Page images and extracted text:
╭──

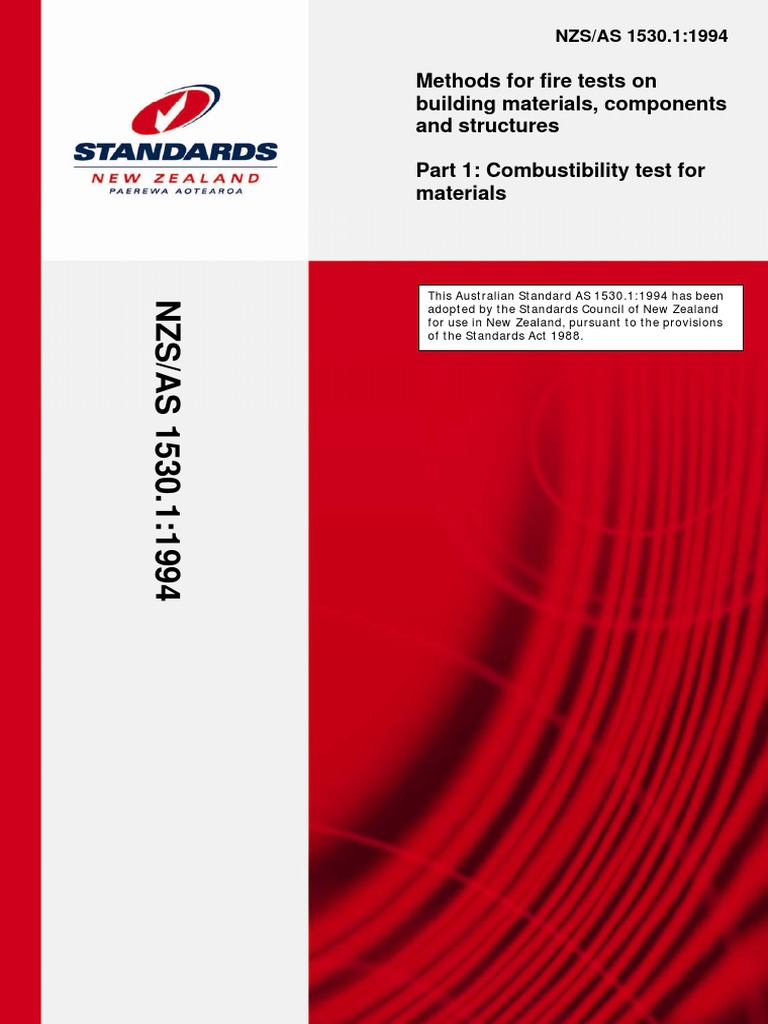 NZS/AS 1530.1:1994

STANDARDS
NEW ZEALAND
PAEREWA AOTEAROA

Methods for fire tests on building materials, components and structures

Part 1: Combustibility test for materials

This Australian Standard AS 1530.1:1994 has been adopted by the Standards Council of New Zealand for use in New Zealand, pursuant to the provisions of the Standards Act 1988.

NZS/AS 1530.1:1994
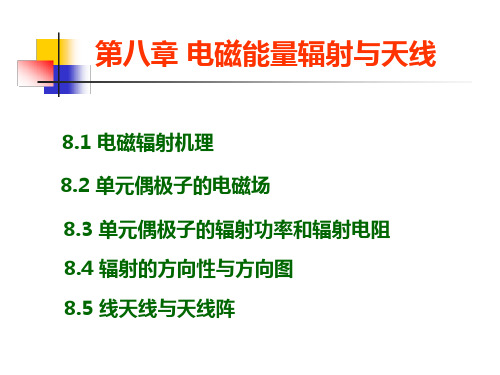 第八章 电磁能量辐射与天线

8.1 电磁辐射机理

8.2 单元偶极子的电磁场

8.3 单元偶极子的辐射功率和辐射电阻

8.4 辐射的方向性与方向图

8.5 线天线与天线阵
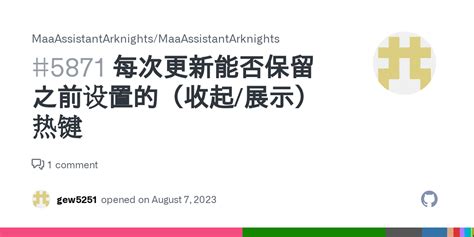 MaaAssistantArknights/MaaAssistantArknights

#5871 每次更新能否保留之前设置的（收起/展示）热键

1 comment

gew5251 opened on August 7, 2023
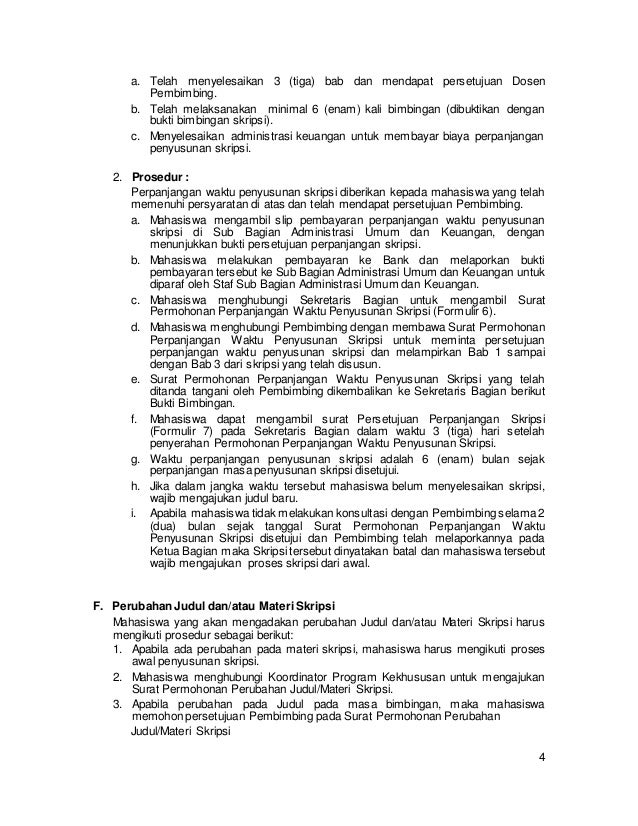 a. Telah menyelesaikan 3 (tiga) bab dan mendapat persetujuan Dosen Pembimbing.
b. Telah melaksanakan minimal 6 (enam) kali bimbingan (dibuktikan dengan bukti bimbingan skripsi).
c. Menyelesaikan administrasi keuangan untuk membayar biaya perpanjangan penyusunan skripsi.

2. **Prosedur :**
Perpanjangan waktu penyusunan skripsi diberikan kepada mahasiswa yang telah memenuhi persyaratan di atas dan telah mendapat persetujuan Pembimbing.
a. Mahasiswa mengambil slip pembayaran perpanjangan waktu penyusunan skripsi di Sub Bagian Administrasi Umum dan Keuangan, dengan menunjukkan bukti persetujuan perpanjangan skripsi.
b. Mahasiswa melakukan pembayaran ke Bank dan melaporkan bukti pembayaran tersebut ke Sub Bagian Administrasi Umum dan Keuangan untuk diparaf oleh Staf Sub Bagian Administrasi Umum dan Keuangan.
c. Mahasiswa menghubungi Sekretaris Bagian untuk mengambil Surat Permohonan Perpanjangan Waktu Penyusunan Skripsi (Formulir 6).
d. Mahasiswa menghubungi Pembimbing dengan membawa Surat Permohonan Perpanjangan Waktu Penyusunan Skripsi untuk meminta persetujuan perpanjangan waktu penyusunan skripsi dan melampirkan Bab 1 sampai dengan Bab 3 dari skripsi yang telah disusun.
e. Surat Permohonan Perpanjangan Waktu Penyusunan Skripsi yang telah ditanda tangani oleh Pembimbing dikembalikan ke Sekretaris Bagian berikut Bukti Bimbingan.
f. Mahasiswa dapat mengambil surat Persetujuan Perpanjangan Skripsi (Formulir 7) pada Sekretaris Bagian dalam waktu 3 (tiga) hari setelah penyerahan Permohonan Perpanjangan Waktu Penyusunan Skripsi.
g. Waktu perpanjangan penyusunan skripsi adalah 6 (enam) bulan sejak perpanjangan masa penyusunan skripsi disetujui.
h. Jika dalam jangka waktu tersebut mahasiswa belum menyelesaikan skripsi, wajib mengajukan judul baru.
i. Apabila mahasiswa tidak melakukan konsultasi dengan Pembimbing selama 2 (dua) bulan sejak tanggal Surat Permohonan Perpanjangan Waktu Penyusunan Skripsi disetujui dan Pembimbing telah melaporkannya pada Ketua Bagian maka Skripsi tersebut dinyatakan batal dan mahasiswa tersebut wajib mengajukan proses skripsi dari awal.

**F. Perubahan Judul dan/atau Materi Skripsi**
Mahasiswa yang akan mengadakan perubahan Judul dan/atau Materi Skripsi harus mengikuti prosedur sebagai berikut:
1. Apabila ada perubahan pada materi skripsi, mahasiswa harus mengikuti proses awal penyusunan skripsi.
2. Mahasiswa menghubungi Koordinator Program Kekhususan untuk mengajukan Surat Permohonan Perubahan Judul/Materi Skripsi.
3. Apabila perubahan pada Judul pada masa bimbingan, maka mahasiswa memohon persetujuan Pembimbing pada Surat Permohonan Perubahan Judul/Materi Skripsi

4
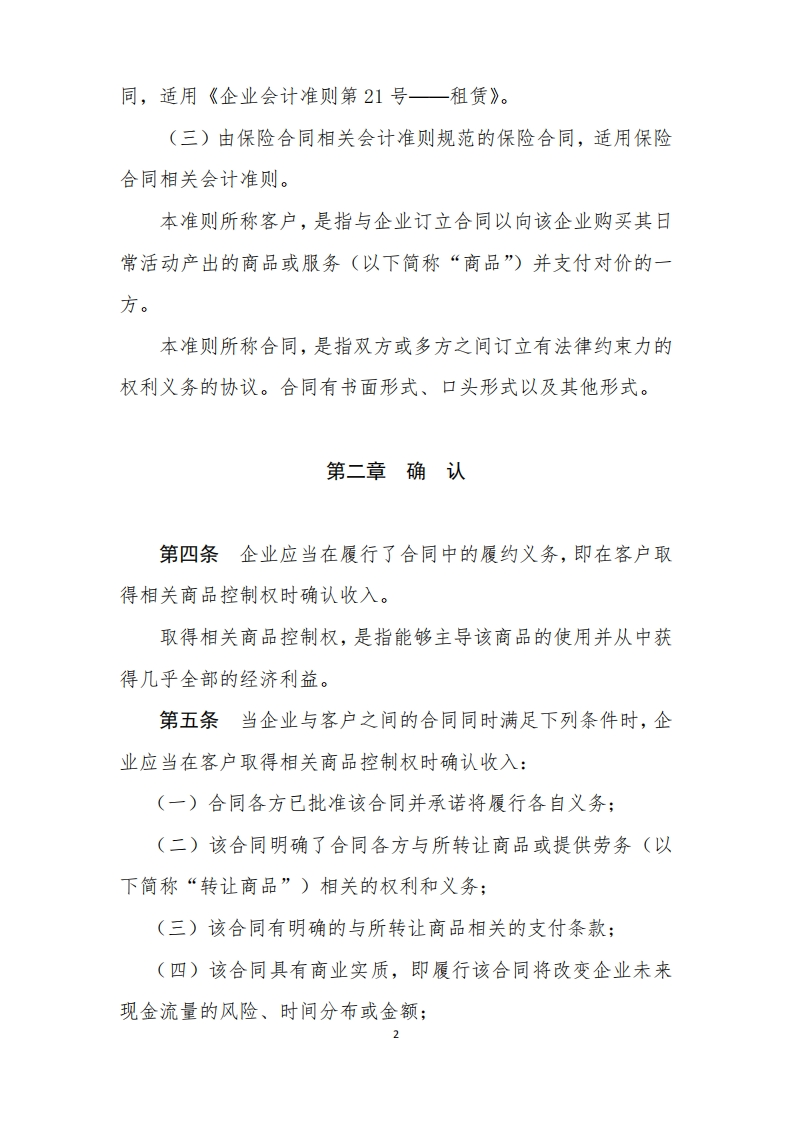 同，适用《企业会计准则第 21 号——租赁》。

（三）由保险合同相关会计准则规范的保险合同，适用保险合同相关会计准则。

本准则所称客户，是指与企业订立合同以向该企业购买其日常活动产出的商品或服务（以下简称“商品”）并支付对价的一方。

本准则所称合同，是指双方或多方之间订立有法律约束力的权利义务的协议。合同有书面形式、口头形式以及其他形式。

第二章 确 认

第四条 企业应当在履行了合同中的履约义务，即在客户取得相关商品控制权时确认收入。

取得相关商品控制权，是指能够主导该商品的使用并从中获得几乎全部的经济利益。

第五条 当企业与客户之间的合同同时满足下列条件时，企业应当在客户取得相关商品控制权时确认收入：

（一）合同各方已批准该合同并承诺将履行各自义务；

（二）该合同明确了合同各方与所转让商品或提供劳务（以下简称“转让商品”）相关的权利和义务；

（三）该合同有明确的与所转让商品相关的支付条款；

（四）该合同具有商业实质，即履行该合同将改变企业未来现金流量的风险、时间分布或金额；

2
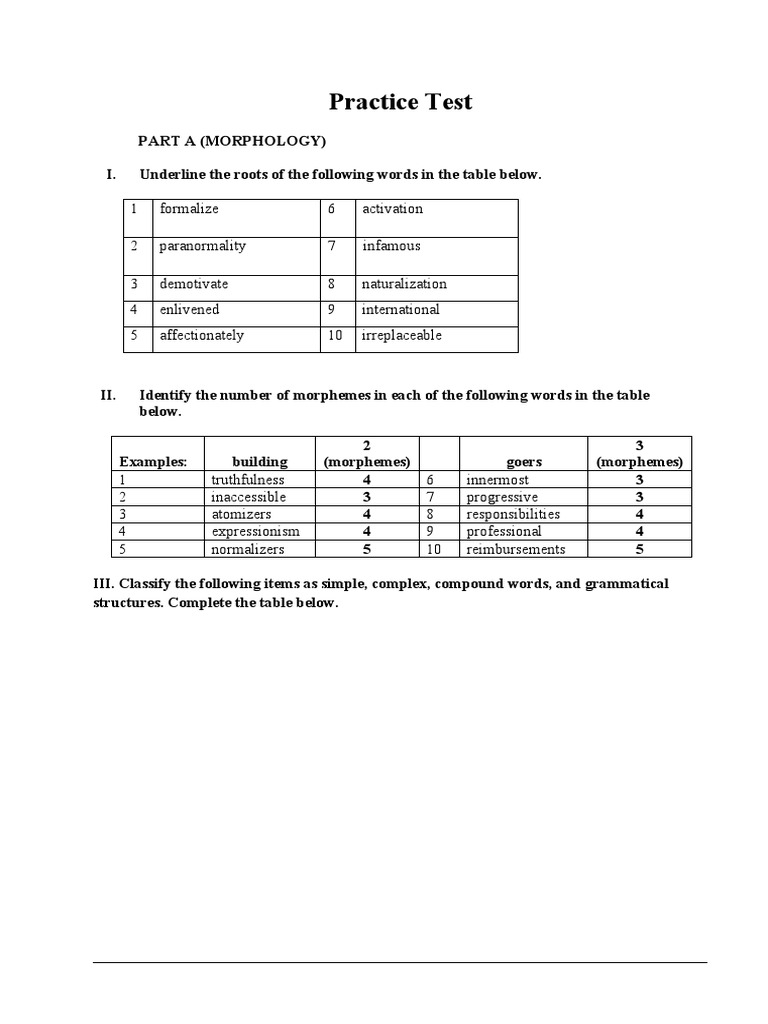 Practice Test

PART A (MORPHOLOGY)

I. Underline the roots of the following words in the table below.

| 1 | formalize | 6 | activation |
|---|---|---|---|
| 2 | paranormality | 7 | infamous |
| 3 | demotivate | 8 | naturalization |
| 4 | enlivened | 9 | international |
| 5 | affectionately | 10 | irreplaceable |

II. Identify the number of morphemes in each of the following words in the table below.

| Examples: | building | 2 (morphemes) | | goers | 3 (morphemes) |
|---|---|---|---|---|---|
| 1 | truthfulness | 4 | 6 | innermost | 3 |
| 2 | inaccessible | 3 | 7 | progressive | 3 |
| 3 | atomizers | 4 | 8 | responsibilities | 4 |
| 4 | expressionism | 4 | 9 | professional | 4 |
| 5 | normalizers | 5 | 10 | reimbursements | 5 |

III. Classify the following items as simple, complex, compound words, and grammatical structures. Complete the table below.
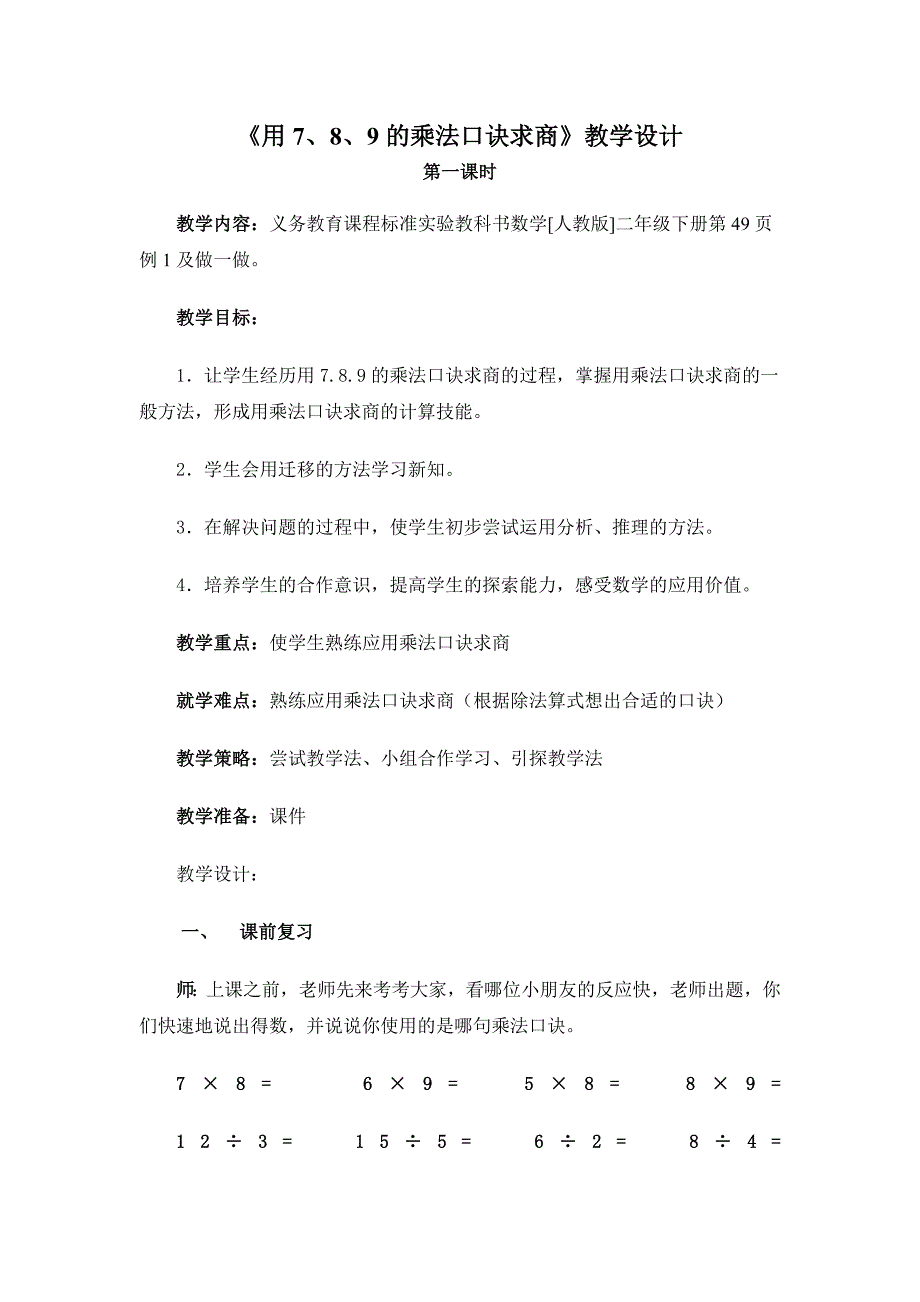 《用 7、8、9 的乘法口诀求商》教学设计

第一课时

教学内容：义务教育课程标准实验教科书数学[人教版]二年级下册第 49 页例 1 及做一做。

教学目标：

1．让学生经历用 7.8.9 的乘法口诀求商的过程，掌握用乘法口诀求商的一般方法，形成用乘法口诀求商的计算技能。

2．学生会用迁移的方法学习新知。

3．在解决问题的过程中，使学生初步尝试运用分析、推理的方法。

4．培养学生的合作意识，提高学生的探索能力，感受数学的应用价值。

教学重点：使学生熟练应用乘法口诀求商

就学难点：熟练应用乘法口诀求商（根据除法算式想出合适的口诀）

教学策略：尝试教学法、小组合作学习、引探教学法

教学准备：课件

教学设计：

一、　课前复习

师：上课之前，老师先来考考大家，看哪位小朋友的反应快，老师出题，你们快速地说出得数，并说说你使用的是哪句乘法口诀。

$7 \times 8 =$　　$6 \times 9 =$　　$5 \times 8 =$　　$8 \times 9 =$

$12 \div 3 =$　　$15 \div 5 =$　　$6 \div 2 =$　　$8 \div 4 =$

╰──

(Problem)
Set the data above down again exactly as given, with no pictures.

(Written solution)
 NZS/AS 1530.1:1994

STANDARDS
NEW ZEALAND
PAEREWA AOTEAROA

Methods for fire tests on building materials, components and structures

Part 1: Combustibility test for materials

This Australian Standard AS 1530.1:1994 has been adopted by the Standards Council of New Zealand for use in New Zealand, pursuant to the provisions of the Standards Act 1988.

NZS/AS 1530.1:1994
 第八章 电磁能量辐射与天线

8.1 电磁辐射机理

8.2 单元偶极子的电磁场

8.3 单元偶极子的辐射功率和辐射电阻

8.4 辐射的方向性与方向图

8.5 线天线与天线阵
 MaaAssistantArknights/MaaAssistantArknights

#5871 每次更新能否保留之前设置的（收起/展示）热键

1 comment

gew5251 opened on August 7, 2023
 a. Telah menyelesaikan 3 (tiga) bab dan mendapat persetujuan Dosen Pembimbing.
b. Telah melaksanakan minimal 6 (enam) kali bimbingan (dibuktikan dengan bukti bimbingan skripsi).
c. Menyelesaikan administrasi keuangan untuk membayar biaya perpanjangan penyusunan skripsi.

2. **Prosedur :**
Perpanjangan waktu penyusunan skripsi diberikan kepada mahasiswa yang telah memenuhi persyaratan di atas dan telah mendapat persetujuan Pembimbing.
a. Mahasiswa mengambil slip pembayaran perpanjangan waktu penyusunan skripsi di Sub Bagian Administrasi Umum dan Keuangan, dengan menunjukkan bukti persetujuan perpanjangan skripsi.
b. Mahasiswa melakukan pembayaran ke Bank dan melaporkan bukti pembayaran tersebut ke Sub Bagian Administrasi Umum dan Keuangan untuk diparaf oleh Staf Sub Bagian Administrasi Umum dan Keuangan.
c. Mahasiswa menghubungi Sekretaris Bagian untuk mengambil Surat Permohonan Perpanjangan Waktu Penyusunan Skripsi (Formulir 6).
d. Mahasiswa menghubungi Pembimbing dengan membawa Surat Permohonan Perpanjangan Waktu Penyusunan Skripsi untuk meminta persetujuan perpanjangan waktu penyusunan skripsi dan melampirkan Bab 1 sampai dengan Bab 3 dari skripsi yang telah disusun.
e. Surat Permohonan Perpanjangan Waktu Penyusunan Skripsi yang telah ditanda tangani oleh Pembimbing dikembalikan ke Sekretaris Bagian berikut Bukti Bimbingan.
f. Mahasiswa dapat mengambil surat Persetujuan Perpanjangan Skripsi (Formulir 7) pada Sekretaris Bagian dalam waktu 3 (tiga) hari setelah penyerahan Permohonan Perpanjangan Waktu Penyusunan Skripsi.
g. Waktu perpanjangan penyusunan skripsi adalah 6 (enam) bulan sejak perpanjangan masa penyusunan skripsi disetujui.
h. Jika dalam jangka waktu tersebut mahasiswa belum menyelesaikan skripsi, wajib mengajukan judul baru.
i. Apabila mahasiswa tidak melakukan konsultasi dengan Pembimbing selama 2 (dua) bulan sejak tanggal Surat Permohonan Perpanjangan Waktu Penyusunan Skripsi disetujui dan Pembimbing telah melaporkannya pada Ketua Bagian maka Skripsi tersebut dinyatakan batal dan mahasiswa tersebut wajib mengajukan proses skripsi dari awal.

**F. Perubahan Judul dan/atau Materi Skripsi**
Mahasiswa yang akan mengadakan perubahan Judul dan/atau Materi Skripsi harus mengikuti prosedur sebagai berikut:
1. Apabila ada perubahan pada materi skripsi, mahasiswa harus mengikuti proses awal penyusunan skripsi.
2. Mahasiswa menghubungi Koordinator Program Kekhususan untuk mengajukan Surat Permohonan Perubahan Judul/Materi Skripsi.
3. Apabila perubahan pada Judul pada masa bimbingan, maka mahasiswa memohon persetujuan Pembimbing pada Surat Permohonan Perubahan Judul/Materi Skripsi

4
 同，适用《企业会计准则第 21 号——租赁》。

（三）由保险合同相关会计准则规范的保险合同，适用保险合同相关会计准则。

本准则所称客户，是指与企业订立合同以向该企业购买其日常活动产出的商品或服务（以下简称“商品”）并支付对价的一方。

本准则所称合同，是指双方或多方之间订立有法律约束力的权利义务的协议。合同有书面形式、口头形式以及其他形式。

第二章 确 认

第四条 企业应当在履行了合同中的履约义务，即在客户取得相关商品控制权时确认收入。

取得相关商品控制权，是指能够主导该商品的使用并从中获得几乎全部的经济利益。

第五条 当企业与客户之间的合同同时满足下列条件时，企业应当在客户取得相关商品控制权时确认收入：

（一）合同各方已批准该合同并承诺将履行各自义务；

（二）该合同明确了合同各方与所转让商品或提供劳务（以下简称“转让商品”）相关的权利和义务；

（三）该合同有明确的与所转让商品相关的支付条款；

（四）该合同具有商业实质，即履行该合同将改变企业未来现金流量的风险、时间分布或金额；

2
 Practice Test

PART A (MORPHOLOGY)

I. Underline the roots of the following words in the table below.

| 1 | formalize | 6 | activation |
|---|---|---|---|
| 2 | paranormality | 7 | infamous |
| 3 | demotivate | 8 | naturalization |
| 4 | enlivened | 9 | international |
| 5 | affectionately | 10 | irreplaceable |

II. Identify the number of morphemes in each of the following words in the table below.

| Examples: | building | 2 (morphemes) | | goers | 3 (morphemes) |
|---|---|---|---|---|---|
| 1 | truthfulness | 4 | 6 | innermost | 3 |
| 2 | inaccessible | 3 | 7 | progressive | 3 |
| 3 | atomizers | 4 | 8 | responsibilities | 4 |
| 4 | expressionism | 4 | 9 | professional | 4 |
| 5 | normalizers | 5 | 10 | reimbursements | 5 |

III. Classify the following items as simple, complex, compound words, and grammatical structures. Complete the table below.
 《用 7、8、9 的乘法口诀求商》教学设计

第一课时

教学内容：义务教育课程标准实验教科书数学[人教版]二年级下册第 49 页例 1 及做一做。

教学目标：

1．让学生经历用 7.8.9 的乘法口诀求商的过程，掌握用乘法口诀求商的一般方法，形成用乘法口诀求商的计算技能。

2．学生会用迁移的方法学习新知。

3．在解决问题的过程中，使学生初步尝试运用分析、推理的方法。

4．培养学生的合作意识，提高学生的探索能力，感受数学的应用价值。

教学重点：使学生熟练应用乘法口诀求商

就学难点：熟练应用乘法口诀求商（根据除法算式想出合适的口诀）

教学策略：尝试教学法、小组合作学习、引探教学法

教学准备：课件

教学设计：

一、　课前复习

师：上课之前，老师先来考考大家，看哪位小朋友的反应快，老师出题，你们快速地说出得数，并说说你使用的是哪句乘法口诀。

$7 \times 8 =$　　$6 \times 9 =$　　$5 \times 8 =$　　$8 \times 9 =$

$12 \div 3 =$　　$15 \div 5 =$　　$6 \div 2 =$　　$8 \div 4 =$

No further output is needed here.